Abstract

Alzheimer's disease (AD) is an incurable neurodegenerative disease, so it is important to intervene in the early stage of the disease. Brain imaging genetics is an effective technique to identify AD-related biomarkers, which can early diagnosis of AD patients once they are clinically verified. With the development of medical imaging and gene sequencing techniques, the association analysis between multi-modal imaging data and genetic data has garnered increasing attention. However, current imaging genetics studies have problem with non-intuitive data fusion. Meanwhile, the characteristics of multi-modal imaging genetics data are high-dimensional, non-linearity, and fewer subjects, so it is necessary to select effective features.

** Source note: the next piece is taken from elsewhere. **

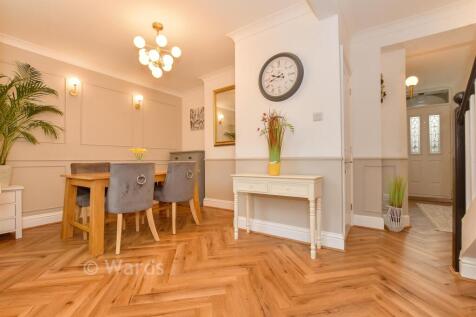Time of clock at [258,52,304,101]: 9:42
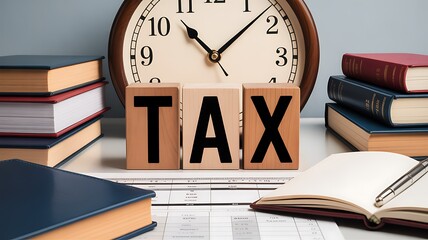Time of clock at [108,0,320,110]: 10:07
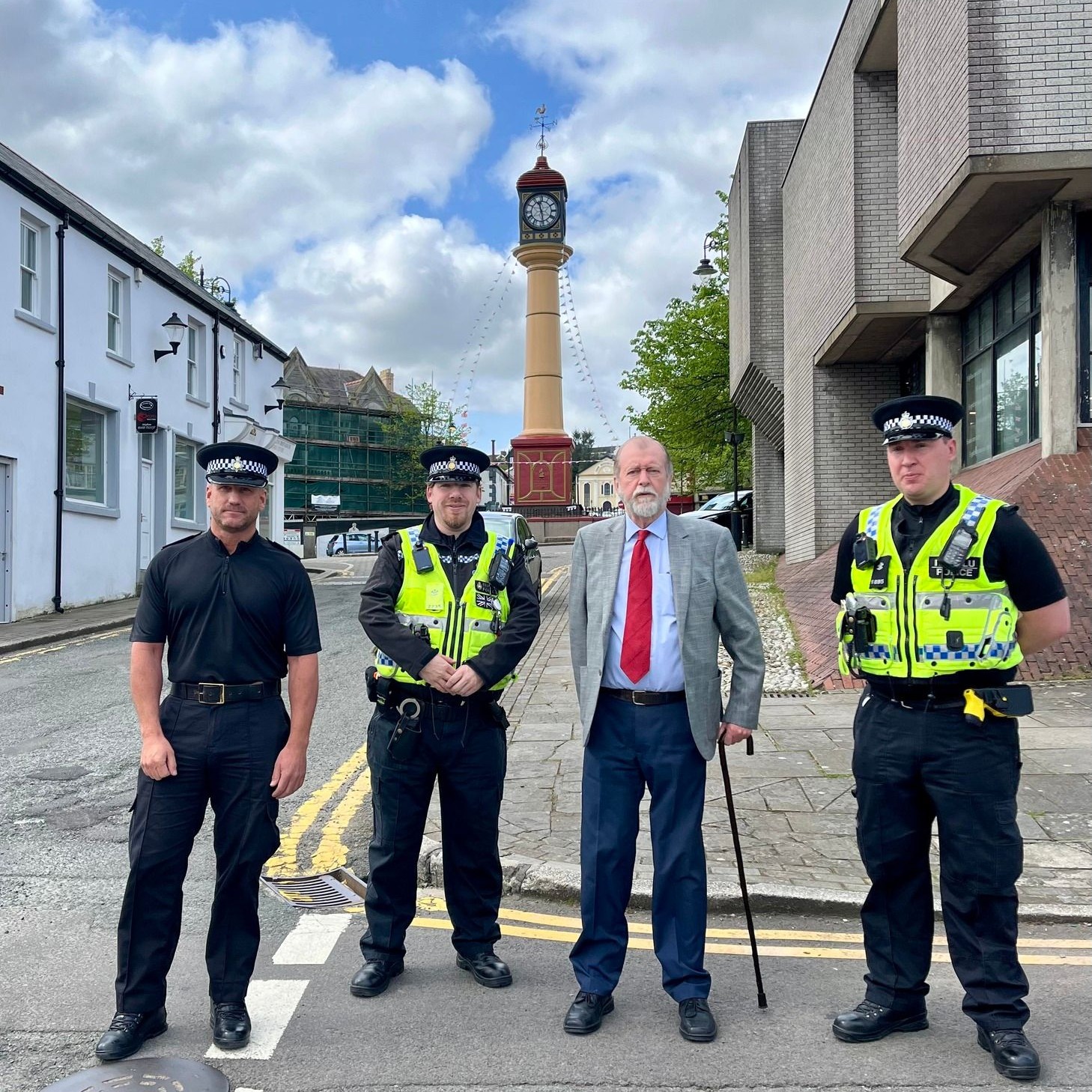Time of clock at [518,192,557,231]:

In this paper, a multi-modal data fusion framework by deep auto-encoder and self-representation (MFASN) was proposed for early diagnosis of AD. First, a multi-modality brain network was constructed by combining information from the resting-state functional magnetic resonance imaging (fMRI) data and structural magnetic resonance imaging (sMRI) data. Then, we utilized the deep auto-encoder to achieve non-linear transformations and select the informative features. A sparse self-representation module was employed to capture the multi-subspaces structure of the latent representation. At last, a multi-task structured sparse association model was developed to fully mine correlations between the genetic data and multi-modal brain network features. Experiments on AD neuroimaging initiative datasets proved the superiority of the proposed method, while discovering discriminative biomarkers were strongly associated with AD.